The Scary Reason You Should Never Retrieve Your Phone If It Drops Between Airplane Seats



Imagine that you’ve treated yourself by using your frequent flyer miles to upgrade from cramped coach to a cushy business-class seat. The move made journalist Aaron Rasmussen feel like he had scored a major win. He was sitting pretty and settling into his comfortable seat with all the bells and whistles for his long-haul trip, when his phone slipped off the armrest and disappeared into the sat. He tried to reach down and grab it, but cringed when his fingers brushed up against a bunch of metal gears and moving parts that he couldn’t see.

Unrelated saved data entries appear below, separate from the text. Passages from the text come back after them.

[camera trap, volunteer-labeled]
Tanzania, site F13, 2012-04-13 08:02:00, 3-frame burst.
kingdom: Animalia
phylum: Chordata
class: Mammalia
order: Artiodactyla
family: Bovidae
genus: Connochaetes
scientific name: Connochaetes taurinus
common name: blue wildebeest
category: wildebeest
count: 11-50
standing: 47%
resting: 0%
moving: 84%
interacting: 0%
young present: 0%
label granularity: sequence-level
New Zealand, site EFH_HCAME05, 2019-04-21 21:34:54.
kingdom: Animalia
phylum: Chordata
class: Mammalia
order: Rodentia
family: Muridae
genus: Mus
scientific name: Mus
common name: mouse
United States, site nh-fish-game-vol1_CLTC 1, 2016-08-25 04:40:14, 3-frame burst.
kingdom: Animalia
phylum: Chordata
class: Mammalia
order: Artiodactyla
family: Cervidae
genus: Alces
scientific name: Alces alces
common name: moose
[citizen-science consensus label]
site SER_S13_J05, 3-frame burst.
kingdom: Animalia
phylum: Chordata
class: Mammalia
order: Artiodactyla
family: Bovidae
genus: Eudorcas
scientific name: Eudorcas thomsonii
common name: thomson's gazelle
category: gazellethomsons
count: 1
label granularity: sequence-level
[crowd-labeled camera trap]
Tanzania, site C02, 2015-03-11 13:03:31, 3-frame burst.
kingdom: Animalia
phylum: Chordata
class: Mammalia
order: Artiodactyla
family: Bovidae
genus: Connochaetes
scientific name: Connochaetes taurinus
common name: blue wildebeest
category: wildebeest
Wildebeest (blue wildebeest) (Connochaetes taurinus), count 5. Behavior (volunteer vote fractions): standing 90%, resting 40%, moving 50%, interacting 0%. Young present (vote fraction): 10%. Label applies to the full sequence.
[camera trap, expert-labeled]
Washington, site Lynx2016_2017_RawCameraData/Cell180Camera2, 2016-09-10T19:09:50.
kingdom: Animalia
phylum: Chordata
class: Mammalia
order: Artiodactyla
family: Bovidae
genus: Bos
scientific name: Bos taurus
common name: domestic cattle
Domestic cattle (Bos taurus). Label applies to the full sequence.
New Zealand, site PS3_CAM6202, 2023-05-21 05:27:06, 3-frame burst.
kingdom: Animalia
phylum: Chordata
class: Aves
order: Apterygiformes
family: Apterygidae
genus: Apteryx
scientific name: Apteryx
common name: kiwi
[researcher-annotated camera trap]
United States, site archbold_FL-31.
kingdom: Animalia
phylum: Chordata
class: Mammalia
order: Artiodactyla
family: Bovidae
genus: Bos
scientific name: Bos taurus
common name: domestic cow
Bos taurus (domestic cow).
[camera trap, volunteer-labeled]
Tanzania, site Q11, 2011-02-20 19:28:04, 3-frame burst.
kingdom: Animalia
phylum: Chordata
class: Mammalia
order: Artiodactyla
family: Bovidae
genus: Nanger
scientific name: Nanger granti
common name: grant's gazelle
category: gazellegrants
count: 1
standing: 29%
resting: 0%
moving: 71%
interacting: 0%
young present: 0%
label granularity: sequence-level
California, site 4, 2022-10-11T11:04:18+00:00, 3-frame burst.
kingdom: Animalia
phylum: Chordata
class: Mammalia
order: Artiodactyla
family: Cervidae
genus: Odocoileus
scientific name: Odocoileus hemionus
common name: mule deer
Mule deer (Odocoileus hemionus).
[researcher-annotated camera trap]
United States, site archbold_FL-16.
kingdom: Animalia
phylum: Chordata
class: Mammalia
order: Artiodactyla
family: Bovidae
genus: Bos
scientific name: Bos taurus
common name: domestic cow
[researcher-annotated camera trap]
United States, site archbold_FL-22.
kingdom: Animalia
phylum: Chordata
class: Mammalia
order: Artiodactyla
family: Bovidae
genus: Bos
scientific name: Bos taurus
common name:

The thought of getting his fingers mangled made him yank his hand back. Although that might seem like reason enough to not attempt to retrieve a phone that slips between the seats, there’s actually an even scarier one. Any device with a lithium-ion battery (such as a cellphone, laptop, tablet, gaming system or even an electric toothbrush) that falls into a plane seat can be damaged in the seat’s internal mechanisms. If that happens, the battery could overheat and ignite. The worst-case scenario: There’s a fire mid-flight. It has to do with a cycle of ever-increasing heat. if a battery is crushed, punctured or otherwise compromised, it can increase the probability of a chain reaction known as thermal runaway. The damaged battery gets hot. That heat releases energy, which increases heat, which releases energy and increases heat … on a loop. At some point, the battery could simply ignite. So, what should you do? Don’t force it out. Instead, notify a flight attendant right away. Crew members are well-versed in the peculiarities of different seat designs and know how to access tight spaces safely. Flight attendants often handle these precarious situations by placing the compromised item into a specialized thermal containment bag.